We present a case of varicella-associated PLEVA in a 27-year-old man to raise awareness of this rare cutaneous inflammatory disorder. Classic clinical presentation, histology, etiology, and management will be discussed.

Keywords: pityriasis lichenoides et varioliformis acuta (PLEVA), mucha-habermann disease, varicella-zoster virus (VZV)

Introduction

Pityriasis lichenoides et varioliformis acuta (PLEVA), otherwise known as Mucha-Habermann disease, is a rare cutaneous inflammatory disorder that presents as an acute eruption of multiple hemorrhagic papules with eventual necrosis, ulceration, and crusting. PLEVA most commonly occurs on the trunk, extremities, and flexural areas and typically affects children and young adults. Although the pathogenesis is unknown, literature postulates that PLEVA represents a hypersensitivity reaction to infectious agents given its association with recent or concurrent infections. We herein report a case of varicella-associated PLEVA in a 27-year-old man.

Case presentation

A 27-year-old male was admitted for fever and rash that started 2 days prior to admission. The rash began on his face and subsequently had spread to the rest of his body including skin folds, oral mucosa, and the genital region. He also had suffered flu-like symptoms including sore throat, generalized weakness, and myalgias, which started 1 week prior to the rash. The patient had no significant past medical history. He is a Mexican immigrant with an unclear history of prior chickenpox exposure and vaccinations.

Skin examination revealed diffuse hemorrhagic vesiculopustules in different stages of healing involving the trunk, extremities, and face (Figure 1A)(Figure 1B). A skin punch biopsy from the right leg showed features of PLEVA with a lymphocytic infiltrate along the dermoepidermal junction, RBC extravasation, and epidermal necrotic keratinocytes. There was marked subepidermal edema with inflammatory cells and interface dermatitis, which extended down the hair follicle with intraepithelial apoptotic cells, but distinct herpetic viral cytopathy was not appreciated (Figure 2)(Figure 3). However, varicella-zoster virus (VZV) was detected by PCR from this skin site. The patient had elevated IgM titer to varicella, but no detected IgG antibodies to VZV. The patient was then diagnosed with primary varicella (chicken pox) and discharged on Valacyclovir 1gm TID for 7 days. At follow-up visit one-week later lesions were resolving.

Figure 1 A&B Diffuse hemorrhagic vesiculopustules in different stages of healing over the trunk and face.

Figure 2 C&D Higher power (10x & 20x) H&E section showing marked subepidermal edema with inflammatory cells extending down the hair follicle with interface dermatitis and apoptotic cells.

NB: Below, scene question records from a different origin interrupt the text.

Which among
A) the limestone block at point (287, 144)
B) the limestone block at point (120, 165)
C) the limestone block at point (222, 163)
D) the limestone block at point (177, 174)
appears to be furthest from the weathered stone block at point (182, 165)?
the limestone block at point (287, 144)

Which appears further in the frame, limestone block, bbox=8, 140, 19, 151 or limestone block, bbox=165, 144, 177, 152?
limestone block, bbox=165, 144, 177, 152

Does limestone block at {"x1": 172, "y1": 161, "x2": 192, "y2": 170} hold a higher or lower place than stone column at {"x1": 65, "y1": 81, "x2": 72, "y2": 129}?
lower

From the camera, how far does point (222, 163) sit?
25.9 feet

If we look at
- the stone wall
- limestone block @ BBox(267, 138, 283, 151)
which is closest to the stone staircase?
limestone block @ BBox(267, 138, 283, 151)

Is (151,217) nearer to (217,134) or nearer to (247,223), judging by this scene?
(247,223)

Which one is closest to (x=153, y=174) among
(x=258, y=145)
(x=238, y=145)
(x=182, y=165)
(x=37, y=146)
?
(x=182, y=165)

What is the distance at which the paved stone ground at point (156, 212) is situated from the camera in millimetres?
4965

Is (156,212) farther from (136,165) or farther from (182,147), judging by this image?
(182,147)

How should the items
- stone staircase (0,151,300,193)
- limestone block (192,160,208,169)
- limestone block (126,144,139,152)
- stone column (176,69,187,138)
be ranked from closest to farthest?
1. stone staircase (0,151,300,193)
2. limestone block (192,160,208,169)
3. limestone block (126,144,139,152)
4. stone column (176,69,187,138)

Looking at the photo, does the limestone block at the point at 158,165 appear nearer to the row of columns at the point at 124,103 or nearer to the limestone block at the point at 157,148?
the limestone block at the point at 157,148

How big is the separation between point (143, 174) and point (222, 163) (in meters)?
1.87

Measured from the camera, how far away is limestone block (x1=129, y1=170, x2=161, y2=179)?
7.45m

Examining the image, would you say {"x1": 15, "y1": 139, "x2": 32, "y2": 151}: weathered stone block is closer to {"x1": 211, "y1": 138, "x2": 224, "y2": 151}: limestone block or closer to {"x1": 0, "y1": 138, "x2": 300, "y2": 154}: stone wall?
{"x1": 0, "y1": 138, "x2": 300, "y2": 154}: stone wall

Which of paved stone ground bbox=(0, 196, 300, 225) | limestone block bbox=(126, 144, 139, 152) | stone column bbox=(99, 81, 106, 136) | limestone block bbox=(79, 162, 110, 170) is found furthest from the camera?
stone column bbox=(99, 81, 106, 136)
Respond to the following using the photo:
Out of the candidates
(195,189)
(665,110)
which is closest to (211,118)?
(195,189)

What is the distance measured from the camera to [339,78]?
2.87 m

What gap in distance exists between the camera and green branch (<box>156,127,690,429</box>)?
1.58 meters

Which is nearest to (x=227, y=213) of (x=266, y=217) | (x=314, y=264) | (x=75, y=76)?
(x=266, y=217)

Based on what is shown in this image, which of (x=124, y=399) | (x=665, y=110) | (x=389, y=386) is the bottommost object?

Figure 3 E&F Higher power (10x & 20x) H&E section showing an inflammatory lymphoid infiltrate at the dermoepidermal junction, dyskeratotic cells, and erythrocyte extravasation.

Discussion

Pityriasis lichenoides et varioliformis acuta (PLEVA), otherwise known as Mucha-Habermann disease, is a clinical subtype of pityriasis lichenoides (PL). PLEVA is characterized by erythematous macules that quickly evolve into papules. These papules often have a central punctum that become vesiculo-pustular. They can undergo hemorrhagic necrosis and become ulcerated with overlying red-brown crusts.¹ These lesions usually heal in weeks to months, however, hyper/hypopigmented scars may remain.² PLEVA typically presents on the trunk, extremities, and flexural areas.³ Associated symptoms may include burning, pruritus, and mild constitutional symptoms. PLEVA most often occurs in childhood with a slight male predominance.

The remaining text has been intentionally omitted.